§ Exercise: Rewrite every item below, substituting "nearest" for each occurrence of "closest" and leaving all other wording untouched.

(Items excerpted from a collection)
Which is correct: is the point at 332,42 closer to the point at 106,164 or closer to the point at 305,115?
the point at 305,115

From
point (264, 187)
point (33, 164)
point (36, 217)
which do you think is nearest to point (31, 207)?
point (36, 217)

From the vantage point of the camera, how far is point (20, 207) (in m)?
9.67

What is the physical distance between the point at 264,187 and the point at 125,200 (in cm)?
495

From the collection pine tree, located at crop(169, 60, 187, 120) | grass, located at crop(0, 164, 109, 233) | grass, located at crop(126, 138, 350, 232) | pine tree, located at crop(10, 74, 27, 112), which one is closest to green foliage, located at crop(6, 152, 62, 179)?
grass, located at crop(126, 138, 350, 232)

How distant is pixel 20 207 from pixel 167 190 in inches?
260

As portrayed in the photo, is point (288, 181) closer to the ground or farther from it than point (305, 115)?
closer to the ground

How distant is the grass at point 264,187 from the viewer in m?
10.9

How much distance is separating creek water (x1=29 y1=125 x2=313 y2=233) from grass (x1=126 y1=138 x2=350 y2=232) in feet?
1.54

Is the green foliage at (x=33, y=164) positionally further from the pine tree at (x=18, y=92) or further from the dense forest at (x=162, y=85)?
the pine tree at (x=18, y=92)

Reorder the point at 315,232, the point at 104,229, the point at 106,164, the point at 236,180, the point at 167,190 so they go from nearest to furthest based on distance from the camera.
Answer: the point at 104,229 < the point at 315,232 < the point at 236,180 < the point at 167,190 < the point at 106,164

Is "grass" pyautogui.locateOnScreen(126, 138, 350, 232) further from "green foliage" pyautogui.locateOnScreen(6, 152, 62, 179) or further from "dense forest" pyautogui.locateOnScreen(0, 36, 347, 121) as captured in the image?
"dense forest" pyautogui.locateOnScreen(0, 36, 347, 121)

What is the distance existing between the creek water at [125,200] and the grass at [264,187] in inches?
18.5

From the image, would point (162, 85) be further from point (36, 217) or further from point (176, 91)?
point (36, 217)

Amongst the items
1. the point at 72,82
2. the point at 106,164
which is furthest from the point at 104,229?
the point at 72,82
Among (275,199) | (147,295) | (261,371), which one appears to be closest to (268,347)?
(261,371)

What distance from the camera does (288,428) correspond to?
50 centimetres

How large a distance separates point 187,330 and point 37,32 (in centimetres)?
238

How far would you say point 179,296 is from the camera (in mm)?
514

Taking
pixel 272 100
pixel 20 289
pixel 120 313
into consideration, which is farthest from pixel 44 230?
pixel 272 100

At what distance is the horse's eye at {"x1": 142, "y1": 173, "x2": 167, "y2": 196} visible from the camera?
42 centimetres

§ Response to the task:
Which is correct: is the point at 332,42 closer to the point at 106,164 or closer to the point at 305,115?
the point at 305,115

From
point (264, 187)
point (33, 164)
point (36, 217)
which do you think is nearest to point (31, 207)?
point (36, 217)

From the vantage point of the camera, how far is point (20, 207) (in m)?
9.67

What is the physical distance between the point at 264,187 and the point at 125,200 (in cm)?
495

From the collection pine tree, located at crop(169, 60, 187, 120) | grass, located at crop(0, 164, 109, 233) | grass, located at crop(126, 138, 350, 232) | pine tree, located at crop(10, 74, 27, 112), which one is nearest to green foliage, located at crop(6, 152, 62, 179)?
grass, located at crop(126, 138, 350, 232)

How distant is pixel 20 207 from pixel 167 190 in inches?
260

As portrayed in the photo, is point (288, 181) closer to the ground or farther from it than point (305, 115)?
closer to the ground

How distant is the grass at point 264,187 from the viewer in m?
10.9

How much distance is separating creek water (x1=29 y1=125 x2=313 y2=233) from grass (x1=126 y1=138 x2=350 y2=232) in feet?
1.54

Is the green foliage at (x=33, y=164) positionally further from the pine tree at (x=18, y=92) or further from the dense forest at (x=162, y=85)?
the pine tree at (x=18, y=92)

Reorder the point at 315,232, the point at 104,229, the point at 106,164, the point at 236,180, the point at 167,190 so they go from nearest to furthest based on distance from the camera.
Answer: the point at 104,229 < the point at 315,232 < the point at 236,180 < the point at 167,190 < the point at 106,164

Is "grass" pyautogui.locateOnScreen(126, 138, 350, 232) further from "green foliage" pyautogui.locateOnScreen(6, 152, 62, 179) or further from "dense forest" pyautogui.locateOnScreen(0, 36, 347, 121) as captured in the image?
"dense forest" pyautogui.locateOnScreen(0, 36, 347, 121)

What is the distance existing between the creek water at [125,200] and the grass at [264,187] in inches?
18.5

From the image, would point (162, 85) be further from point (36, 217) or further from point (176, 91)?
point (36, 217)

Amongst the items
1. the point at 72,82
2. the point at 106,164
which is furthest from the point at 104,229?
the point at 72,82
Among (275,199) | (147,295) | (261,371), which one appears to be nearest to (268,347)?
(261,371)

What distance from the camera does (288,428) correspond to?
50 centimetres

How large a distance separates point 187,330 and point 37,32 (in centimetres)?
238

How far would you say point 179,296 is from the camera (in mm)?
514

Taking
pixel 272 100
pixel 20 289
pixel 120 313
into consideration, which is farthest from pixel 44 230?
pixel 272 100

At what distance is the horse's eye at {"x1": 142, "y1": 173, "x2": 167, "y2": 196} visible from the camera?
42 centimetres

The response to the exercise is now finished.